Several organizations have been working to keep wolves in the U.S. from being hunted and killed.  There are many arguments on both sides; I strongly believe those who are for wolf slaughter favor unnecessary, cruel and inhumane treatment of these beautiful social creatures.  In any case, I'm posting this "temporary" victory for wolves here, because I put my own time and effort into this and, as we saw with proposed Amenesty Bills for illegals,  because it's an example of how OUR system works. 
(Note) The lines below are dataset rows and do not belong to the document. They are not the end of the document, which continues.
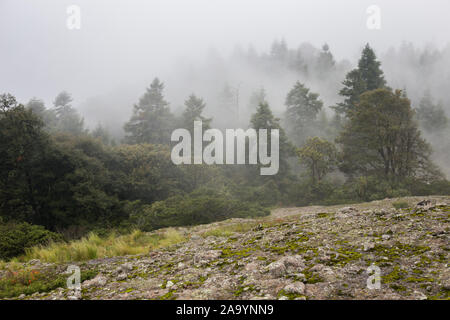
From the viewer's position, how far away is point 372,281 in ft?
Result: 9.07

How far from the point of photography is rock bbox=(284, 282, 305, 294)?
8.65 ft

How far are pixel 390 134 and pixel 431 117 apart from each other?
35376 millimetres

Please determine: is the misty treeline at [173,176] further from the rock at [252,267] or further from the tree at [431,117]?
the tree at [431,117]

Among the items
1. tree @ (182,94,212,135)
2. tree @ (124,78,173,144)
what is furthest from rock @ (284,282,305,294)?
tree @ (124,78,173,144)

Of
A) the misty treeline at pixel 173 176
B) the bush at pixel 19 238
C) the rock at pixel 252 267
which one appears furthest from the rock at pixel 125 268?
the misty treeline at pixel 173 176

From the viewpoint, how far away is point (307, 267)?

From National Resources Defense Council: 

It's the best possible news. Seven weeks after we went to court, a federal judge has ordered the Bush Administration to restore endangered species protections for wolves in the northern Rockies until the full case can be heard.

This interim victory is nothing less than a life-saving reprieve for hundreds of wolves outside Yellowstone and Glacier National Parks. Since the Bush Administration stripped the region's wolves of federal protection, a total of 110 wolves have been brutally killed in as many days.

But Judge Donald Molloy ruled that the U.S. Fish and Wildlife Service "acted arbitrarily" in taking the wolf off the endangered species list and turning their management over to the states.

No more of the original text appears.